On November 15-18, Ashgabat hosted concurrently two international oil and gas exhibitions and conferences: a bilateral event on “Turkmenistan-Russia Oil and Gas Partnership Prospects,” and an international one on “Oil and Gas of Turkmenistan 2004.” The two events illustrated Russia’s head start over Western consumer countries in securing preemptive access to Turkmenistan’s gas reserves.
As the world’s largest producer and exporter of gas, Russia seeks control of Turkmenistan’s gas mainly as an instrument of its policy and strategy vis-a-vis the European Union. By establishing itself as the sole supplier of Turkmen gas to European countries, Russia aims to increase its economic and political leverage on the EU in the years ahead. Turkmen annual gas exports look set to rise by the end of this decade to the level of magnitude of Gazprom’s annual exports. Gazprom plans to handle those Turkmen deliveries (and smaller volumes of Kazakh and Uzbek gas to be routed to Russia), thus potentially doubling the volume of gas reaching Europe from Russia, and maximizing the EU’s dependence on Russia for energy supplies.
Turkmenistan’s annual gas output is planned at 70 billion cubic meters for 2004, projected to rise to 90 billion cubic meters by 2007 (matching the Soviet-era peak annual output) and to 135 billion cubic meters by the end of the decade. Almost the entire volume should be available for export (a small part of it in liquefied form). If the output projections are borne out, Turkmenistan’s gas exports should almost match Gazprom’s: the Russian company currently delivers some 130 billion cubic meters annually to European countries.
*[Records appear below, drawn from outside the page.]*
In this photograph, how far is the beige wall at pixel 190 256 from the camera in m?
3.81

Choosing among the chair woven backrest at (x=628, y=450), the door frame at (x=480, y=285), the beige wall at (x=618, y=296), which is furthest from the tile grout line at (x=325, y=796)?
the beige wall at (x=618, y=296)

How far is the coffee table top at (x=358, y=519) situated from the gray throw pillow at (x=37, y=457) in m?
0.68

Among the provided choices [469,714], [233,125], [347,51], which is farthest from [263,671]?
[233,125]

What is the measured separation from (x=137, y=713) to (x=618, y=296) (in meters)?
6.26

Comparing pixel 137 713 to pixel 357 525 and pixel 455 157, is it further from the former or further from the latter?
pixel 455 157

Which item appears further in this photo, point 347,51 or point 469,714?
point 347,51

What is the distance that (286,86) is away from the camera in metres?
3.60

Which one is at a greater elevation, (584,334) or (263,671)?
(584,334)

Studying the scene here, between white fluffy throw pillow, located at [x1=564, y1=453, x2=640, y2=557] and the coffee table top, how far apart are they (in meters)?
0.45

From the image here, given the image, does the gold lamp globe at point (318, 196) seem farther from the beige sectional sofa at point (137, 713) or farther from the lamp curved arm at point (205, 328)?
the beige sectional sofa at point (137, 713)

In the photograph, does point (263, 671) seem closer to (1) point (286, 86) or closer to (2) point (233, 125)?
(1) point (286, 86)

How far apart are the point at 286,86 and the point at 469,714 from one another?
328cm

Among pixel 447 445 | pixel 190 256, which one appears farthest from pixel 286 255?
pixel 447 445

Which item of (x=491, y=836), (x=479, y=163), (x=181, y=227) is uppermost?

Under Russian-Turkmen long-term agreements signed in 2003, Gazprom is buying 4.5 billion cubic meters of Turkmen gas in 2004 and will increase that volume to at least 70 billion cubic meters per year from 2008 through 2028. Pricing arrangements have only been signed for 2004-2007. Russia will pay $44 per 1,000 cubic meters of Turkmen gas, with half the price to be paid in cash and half in the form of Russian-made goods — mainly steel products, industrial machinery, and chemicals. Both the cash portion and the barter portion are highly disadvantageous to Turkmenistan, reflecting its almost total dependence on the Russian export route.
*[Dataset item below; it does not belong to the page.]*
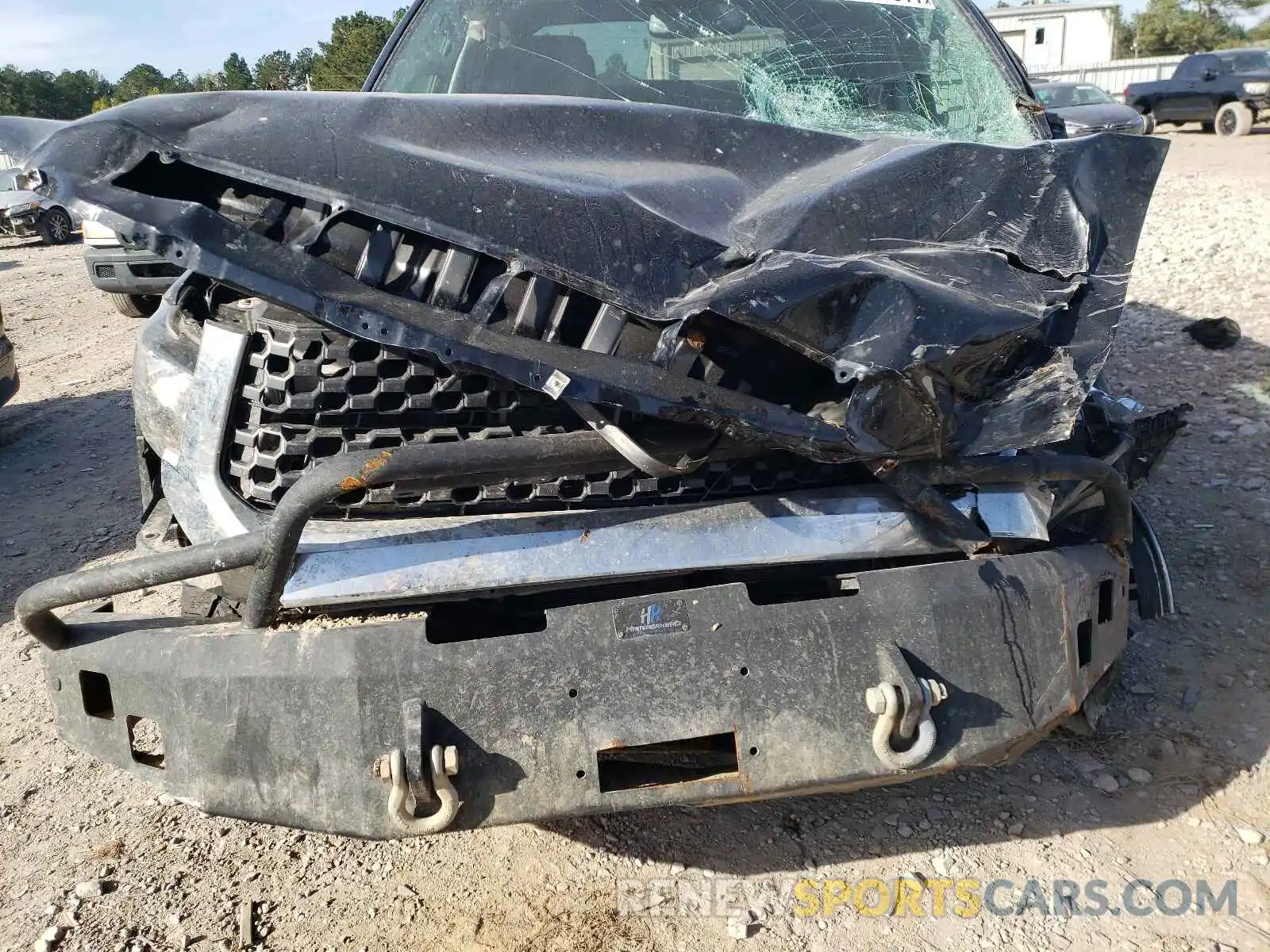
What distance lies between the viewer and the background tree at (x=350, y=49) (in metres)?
14.7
In addition to Gazprom’s purchases, its offshoot RosUkrEnergoprom (a joint venture among subsidiaries of Gazprom and of Austria’s Raiffeisen Bank) will purchase and transport through Gazprom’s pipelines 44 billion cubic meters of Turkmen gas to Ukraine in 2005. The volume is set to grow to 60 billion cubic meters annually from 2007 onwards, with Ukraine financing most of the pipeline expansion costs. This agreement substantially strengthens Russia’s near-monopoly on the transit of Turkmen gas. In Russian official parlance, these overall arrangements constitute the “single export channel” for Central Asian gas, and “Central Asian gas forms a major component of Gazprom’s overall resource base.”
Exploration and estimates of Turkmenistan’s gas reserves are far from complete. At the Ashgabat conference, Gazprom’s Vice-President Alexander Ryazanov underscored the need for full and reliable estimates of Turkmenistan’s recoverable reserves, so as to prepare long-term export projections and investment decisions for expansion of pipelines. Existing estimates concern the onshore reserves. Offshore ones are currently being explored by Russia’s Zarit consortium, formed by Zarubezhneft and Itera, at three Caspian offshore sites.
As Ryazanov indicated, Gazprom will in the short term use [cheaply bought] Turkmen gas mostly for Russia’s internal consumption, thereby enabling Russia to increase its own gas exports at high prices to European markets. Within a few years, price deregulation on Russian gas, along with growing Turkmen gas exports and rising European demand, will make it highly advantageous for Gazprom to simply resell Turkmen gas to Europe.
(Interfax, Turkmen Government web site, November 15-18).